• EXTRACT TO READ:

Plaintiff brought suit in the United States District Court for the Southern District of New York. One of the defendants, incorporated in Delaware, does an extensive business in the Southern District of California. The other defendant, also incorporated in Delaware, with offices in New York, is a holding company owning all the stock of the first defendant. On motion of both defendants, Judge Samuel H. Kaufman, sitting in the court below, purporting to act under 28 U.S.C. § 1404(a), made an order directing the transfer of the suit to the United States District Court for the Southern District of California.

Davidson & Davidson, New York City (David Haar, New York City, of counsel), for petitioner.

Donovan Leisure Newton Lumbard & Irvine and Roy W. McDonald, all of New York City (George H. Bailey, New York City, of counsel), for respondent.

Before SWAN, Chief Judge, FRANK, Circuit Judge, and COXE, District Judge.

FRANK, Circuit Judge.

• TASKS FOR THIS EXERCISE:
[1] Summarize the court opinion excerpt in two sentences.
[2] Edit the court opinion excerpt from the words "Donovan Leisure Newton" through the words "COXE, District Judge.", putting "Presiding Judge" in place of "Chief Judge".
The data after this point are separate material, unrelated to the court opinion excerpt.

• STORED DATA:
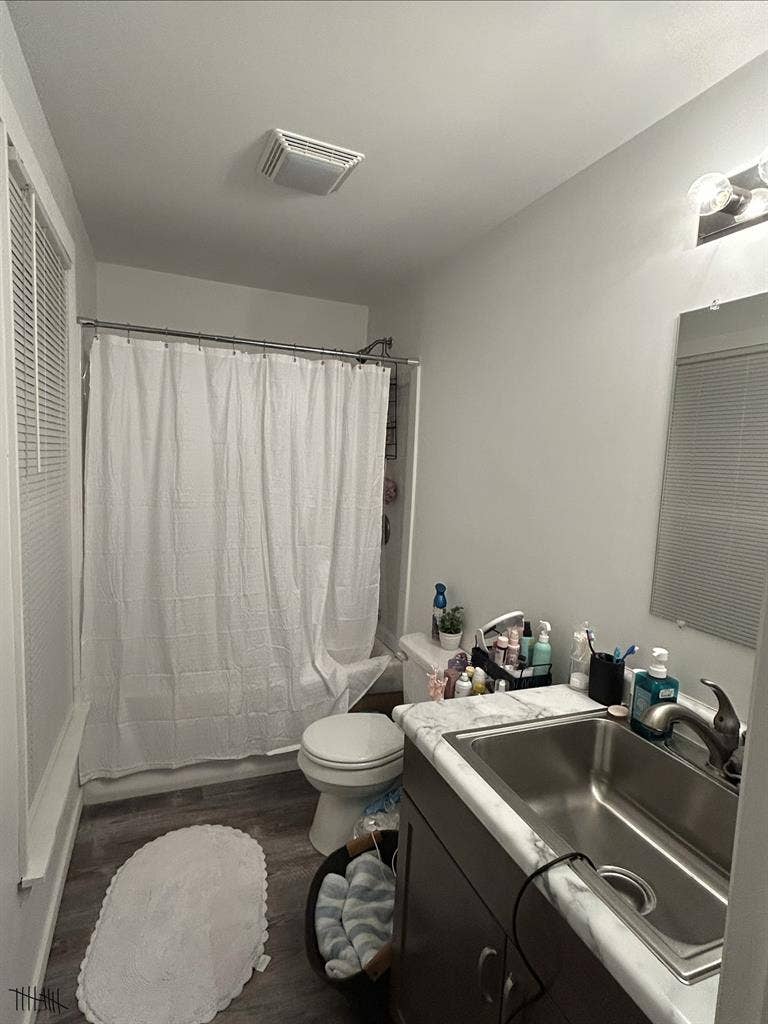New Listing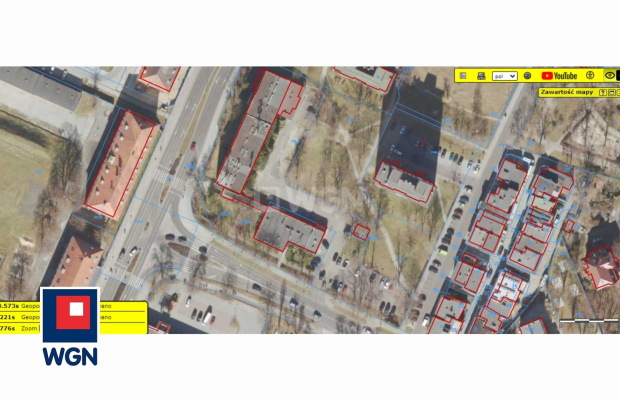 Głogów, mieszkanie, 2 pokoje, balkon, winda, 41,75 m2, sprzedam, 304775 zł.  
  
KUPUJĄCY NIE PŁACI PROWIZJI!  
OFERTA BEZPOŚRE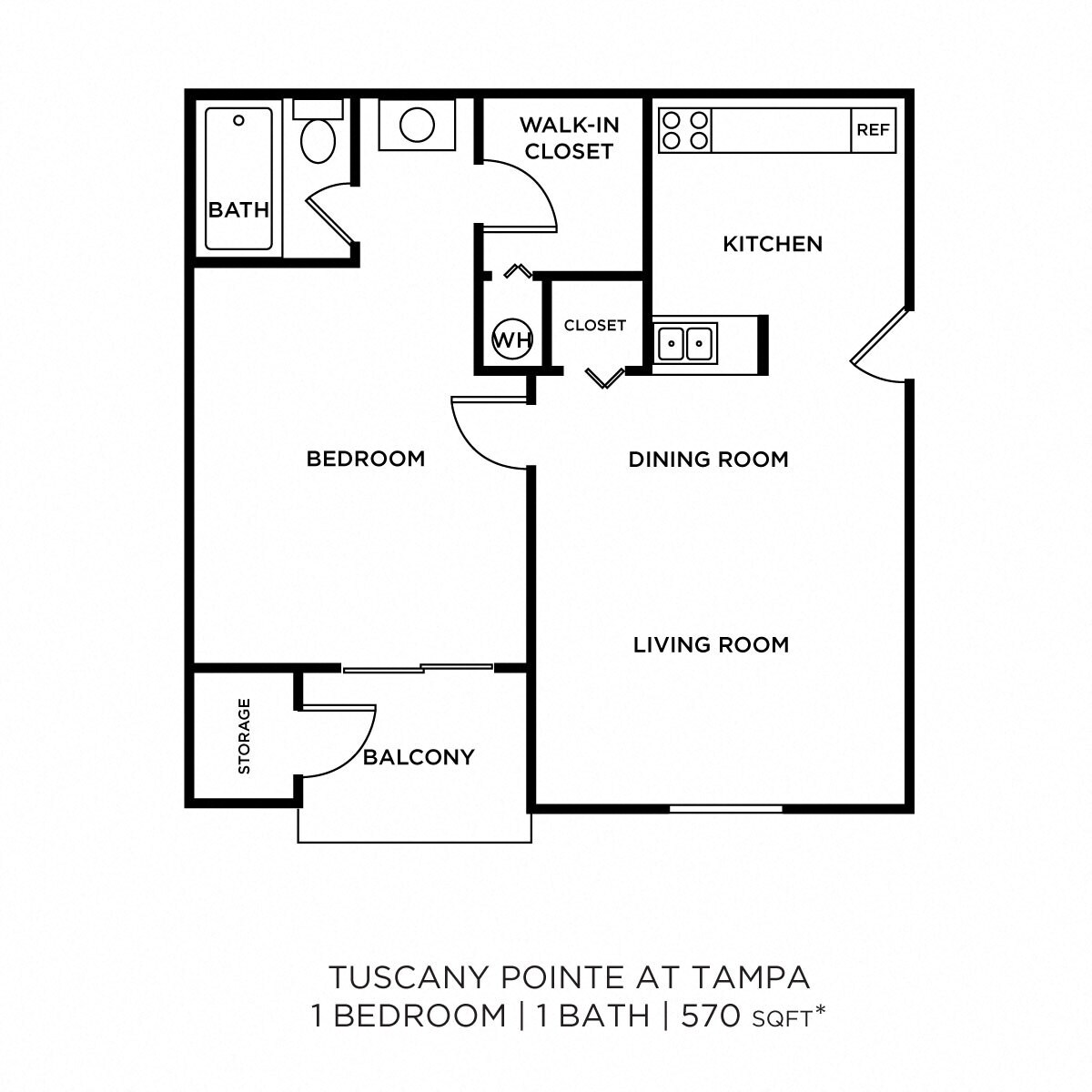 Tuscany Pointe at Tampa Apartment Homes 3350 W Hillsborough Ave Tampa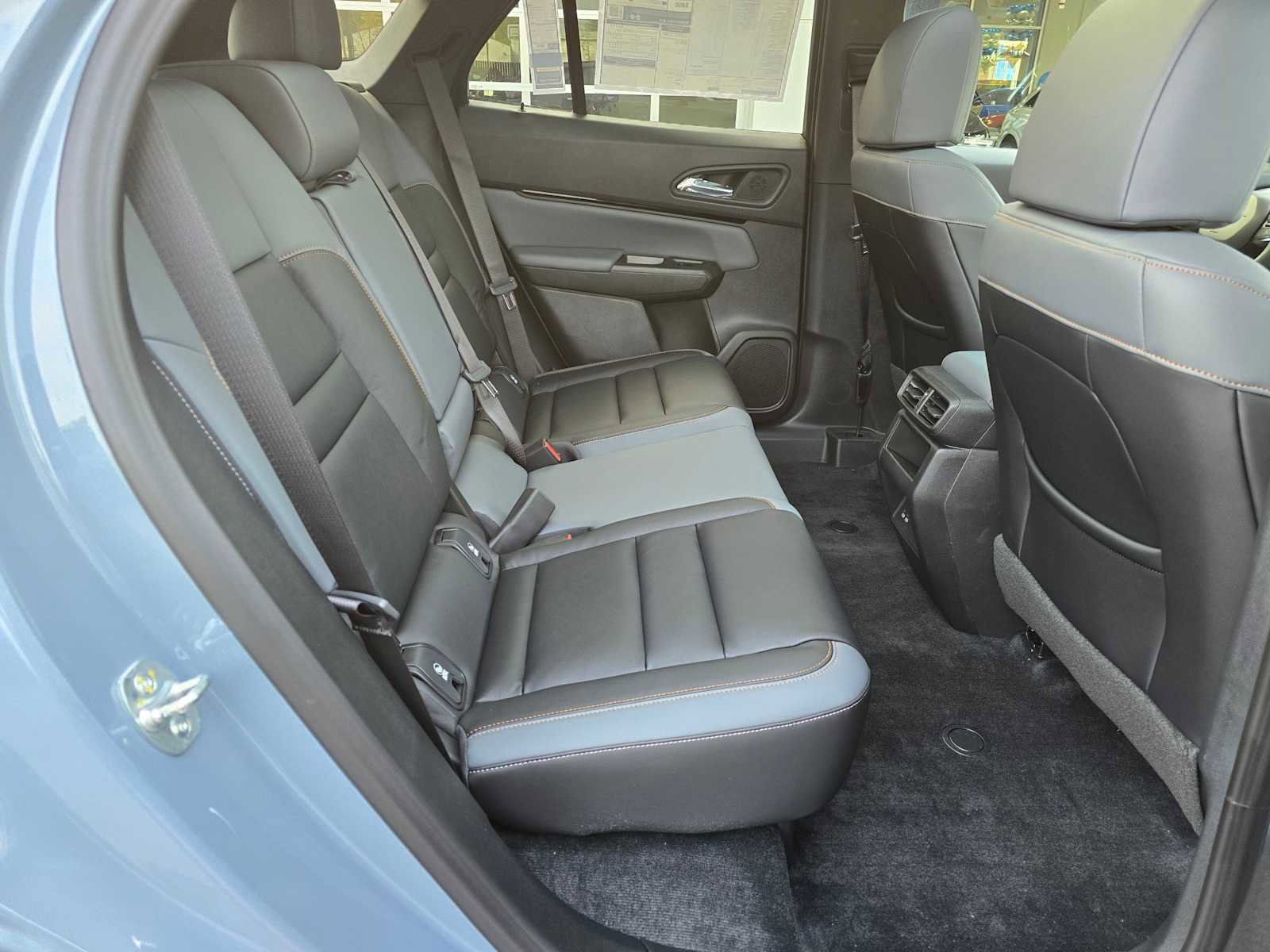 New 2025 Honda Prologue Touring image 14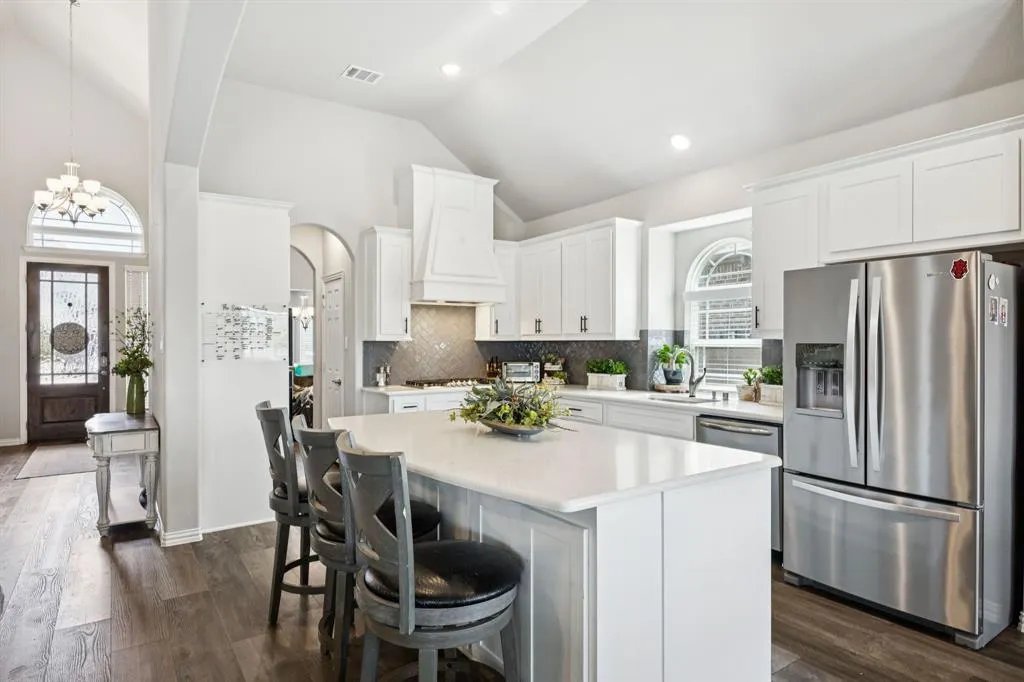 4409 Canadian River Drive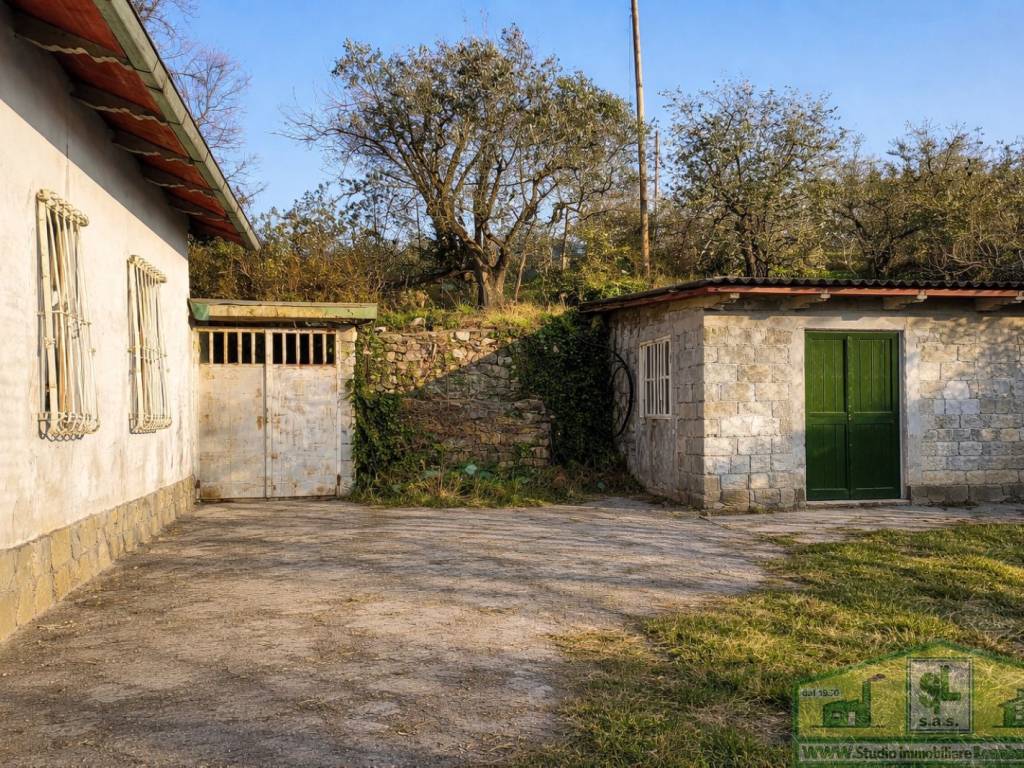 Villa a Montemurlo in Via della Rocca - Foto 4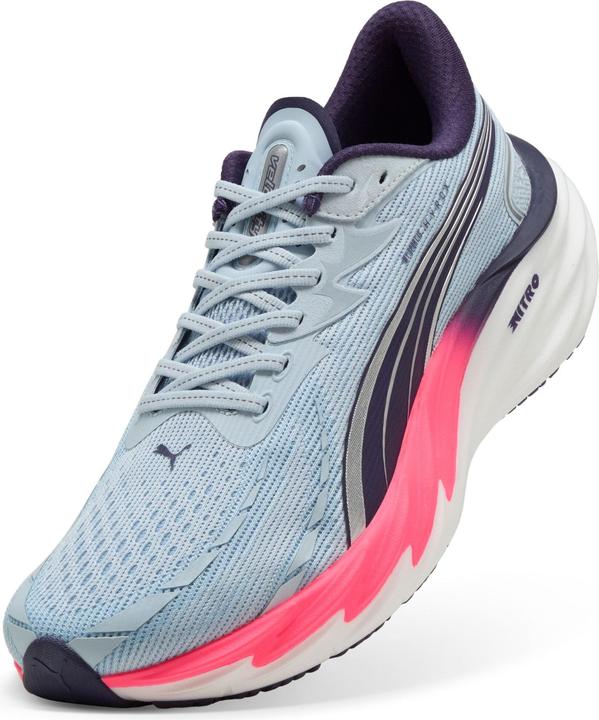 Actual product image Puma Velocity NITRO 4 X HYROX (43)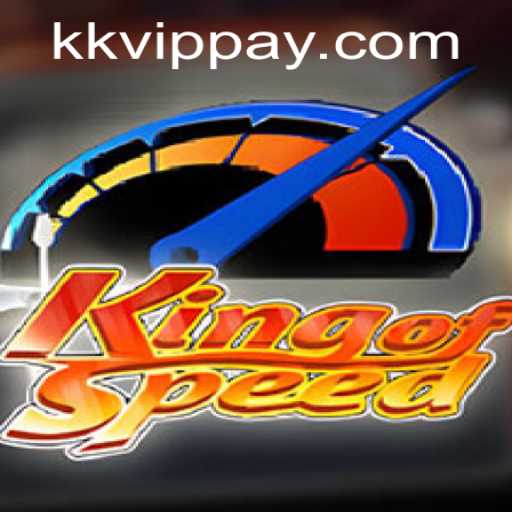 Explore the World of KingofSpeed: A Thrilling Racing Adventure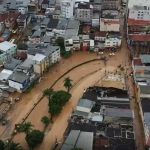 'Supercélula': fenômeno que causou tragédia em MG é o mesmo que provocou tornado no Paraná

• ANSWER SECTION:
[1] A plaintiff sued two Delaware-incorporated defendants in the U.S. District Court for the Southern District of New York: one does extensive business in the Southern District of California, and the other, a holding company with New York offices, owns all of the first defendant's stock. On both defendants' motion, Judge Samuel H. Kaufman, purporting to act under 28 U.S.C. § 1404(a), ordered the suit transferred to the U.S. District Court for the Southern District of California, and the matter came before Chief Judge Swan, Circuit Judge Frank, and District Judge Coxe.

[2]
Donovan Leisure Newton Lumbard & Irvine and Roy W. McDonald, all of New York City (George H. Bailey, New York City, of counsel), for respondent.

Before SWAN, Presiding Judge, FRANK, Circuit Judge, and COXE, District Judge.